In 1959, Bloembergen et al. first introduced the concept of the excited state absorption (ESA) phenomenon, which involves rare-earth ions jumping from the ground-state energy level to the excited-state energy level after undergoing successive two- or multiphoton absorptions. Subsequently, these ions release the accumulated energy back to the ground state via optical radiation [84]. In order to ensure the high efficiency of the ESA process, the ions need to satisfy a series of stringent conditions, i.e., they possess a large absorption cross section, energy level stabilization of the absorbing electrons, and a long intermediate excited state lifetime. However, it is worth noting that a high doping concentration may induce significant nonradiative cross-relaxation, thus weakening the emission intensity. Therefore, the ESA process is more likely to be successful at lower doping levels. These stringent requirements limit the practical application potential of ESA processes in a wider range of fields.

5.1.2. Energy Transfer Upconversion (ETU)

In 1966, Auzel introduced the energy transfer upconversion (ETU) process, which proved to be an efficient mechanism for achieving upconversion luminescence in rare-earth-doped nanomaterials [1]. Compared to ESA, the ETU mechanism is significantly different and centers on its reliance on the synergistic action of two ions: a sensitizer ion with a high absorption cross-section and an activator ion with matched energy levels. Upon excitation by low-energy photons, sensitizer ions can capture the excitation energy and jump to their matched excited states. Immediately thereafter, the sensitizer efficiently transfers the absorbed energy to the activator through a non-radiative energy transfer mechanism.

5.1.3. Co-Operative Sensitization Upconversion (CSU)

The synergistic upconversion mechanism describes the ability of luminescent ions to directly reach the high energy state in the absence of the highest excited state or intermediate substable state energy levels and subsequently emit shorter wavelength photons. Despite some similarities with ETU, the upconversion efficiency of co-operative sensitization upconversion (CSU) is significantly lower, evidenced as being four to five orders of magnitude lower. In a typical CSU process, the excitation energy of two neighboring Yb3+ ions is transferred simultaneously to either Tb3+ or Eu3+ ions. Compared to the luminescence from the high energy level of Er3+ or Tm3+ during the ETU process, the luminescence of Tb3+ or Eu3+ during the CSU process is less affected by the harmful surface effect. This is due to the large energy gap between the emission energy level of Tb3+ or Eu3+ and its next lower energy level, making them show unique advantages and promising prospects for bio-detection and bio-imaging applications guided by the upconversion fluorescence resonance energy transfer (UC-FRET) theory [85,86].

5.1.4. Cross-Relaxation (CR)

Cross-relaxation refers to the energy transfer process between identical ions or dissimilar ions with matched optical transitions, acting as both sensitizers and activators. Cross-relaxation may give rise to the following: (i) the diffusion process between sensitizers when the energy levels involved are identical (energy migration), in which no energy is lost; and (ii) self-quenching when they are different with a change or loss in the energy of the emitted photons. Since the cross-relaxation process depends on the interaction between two ions, the concentration quenching of luminescence will occur when the concentration of the activator is above a critical value.

5.1.5. Photon Avalanche (PA)

§ **Given information**
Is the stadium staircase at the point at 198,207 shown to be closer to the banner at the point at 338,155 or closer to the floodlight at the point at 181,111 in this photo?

§ **Objective 1**
Please set down the passage on upconversion mechanisms word for word, between "5.1.4. Cross-Relaxation (CR)" and "a critical value.", inclusive.
§ **Objective 2**
Answer these from the passage on upconversion mechanisms:
(a) In what year did Bloembergen et al. first introduce the concept of excited state absorption?
(b) By how many orders of magnitude is the upconversion efficiency of CSU lower?
(c) In a typical CSU process, to which ions is the excitation energy of two neighboring Yb3+ ions transferred?
The material is separate from the passage on upconversion mechanisms.

§ **Finished answer 1**
5.1.4. Cross-Relaxation (CR)

Cross-relaxation refers to the energy transfer process between identical ions or dissimilar ions with matched optical transitions, acting as both sensitizers and activators. Cross-relaxation may give rise to the following: (i) the diffusion process between sensitizers when the energy levels involved are identical (energy migration), in which no energy is lost; and (ii) self-quenching when they are different with a change or loss in the energy of the emitted photons. Since the cross-relaxation process depends on the interaction between two ions, the concentration quenching of luminescence will occur when the concentration of the activator is above a critical value.

§ **Finished answer 2**
(a) 1959
(b) Four to five
(c) Tb3+ or Eu3+ ions